* One of the coolest, and simplest, things I learned from The French Laundry Cookbook was that Chef Keller rarely has a lid on a pan in his kitchen. On page 190, there are instructions for how to make a parchment paper lid, which allows for some evaporation/concentration of the braising liquid, but keeps the meat from becoming too caramelized. Simple, yet effective. If it is good enough for Keller, it is good enough for Food Night, so that's how we roll - parchment lids.
The potatoes were done ahead of time as well. Thursday I gently poached them in olive oil and garlic, and stored them in the oil and garlic and a couple dried chiles until Food Night. Then Saturday night, I tossed them in a cast iron pan to put a nice sear on them. This was a quality, and painfully simple, do ahead preparation that I'll definitely use again. In fact I can't believe I haven't done this before. Plus I like saying "confit" potatoes. Sounds so regal and impressive, when it's actually easy as falling off a log. Can you simmer olive oil in a pan? Of course you can - and therefore you can make these potatoes, the inspiration for which I got here. Confit'ing is gonna become more common in my kitchen, I can tell. I wish I had done the venison that way, actually.

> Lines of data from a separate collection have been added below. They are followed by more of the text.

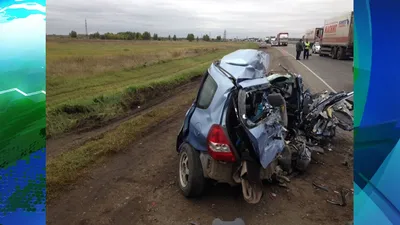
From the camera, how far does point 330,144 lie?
6.67 m

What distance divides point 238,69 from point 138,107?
6.87 meters

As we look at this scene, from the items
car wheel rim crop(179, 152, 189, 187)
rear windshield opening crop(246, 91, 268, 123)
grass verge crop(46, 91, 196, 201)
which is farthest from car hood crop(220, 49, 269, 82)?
grass verge crop(46, 91, 196, 201)

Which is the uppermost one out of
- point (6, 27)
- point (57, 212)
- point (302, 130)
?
point (6, 27)

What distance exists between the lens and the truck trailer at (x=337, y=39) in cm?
2664

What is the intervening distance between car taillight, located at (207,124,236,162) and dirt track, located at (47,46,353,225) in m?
0.76

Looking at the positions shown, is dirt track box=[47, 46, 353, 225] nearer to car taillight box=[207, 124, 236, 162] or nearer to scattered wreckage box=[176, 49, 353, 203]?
scattered wreckage box=[176, 49, 353, 203]


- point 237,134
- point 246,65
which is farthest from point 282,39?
point 237,134

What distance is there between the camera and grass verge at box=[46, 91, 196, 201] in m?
4.80

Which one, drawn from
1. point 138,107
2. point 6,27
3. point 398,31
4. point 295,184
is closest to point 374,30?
point 398,31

So, while I put together the first three courses of the evening, the venison was back in a really low oven, in the braising sauce had since been buzzed up with an immersion blender. When it was time to "slice" the roast, a small wave of panic passed over me. After poking and prodding the roast a bit, I could tell this thing wasn't going to be quite as succulent and tender like a lot of other braise-friendly cuts of meat I had worked with before. When I finally did take a knife to it, it flaked apart. Kind of like pulled pork, only without the moisture provided by fat (which as we've discussed, was nowhere to be seen here). It was indeed fairly dry, yet still tender, if that makes any sense. It certainly did not slice, so I did the only thing I could think of; I tossed the now "pulled venison" with plenty of that delicious sauce. Have another glance at the finished product... (there is venison in there, trust me, it's just being a little bashful)...
Finally, I'm really excited to announce that I have managed to convince a VERY special guest to attend a future Food Night! This guest is truly a gifted chef, not just some yahoo with a house, a couple cookbooks, a knife and an internet connection like yours truly. No, when this mystery guest goes to work every day, he goes to a restaurant. A freaking amazing, unique and fabulous restaurant. HIS restaurant, actually. OK, I need to stop there or I'll give away the surprise or have a stroke, and both of those things would lessen my enjoyment of the next Food Night.
* Individual results may vary.
I guess what I mean to say is, we are just getting started here at Food Night. Glad you are along for the ride.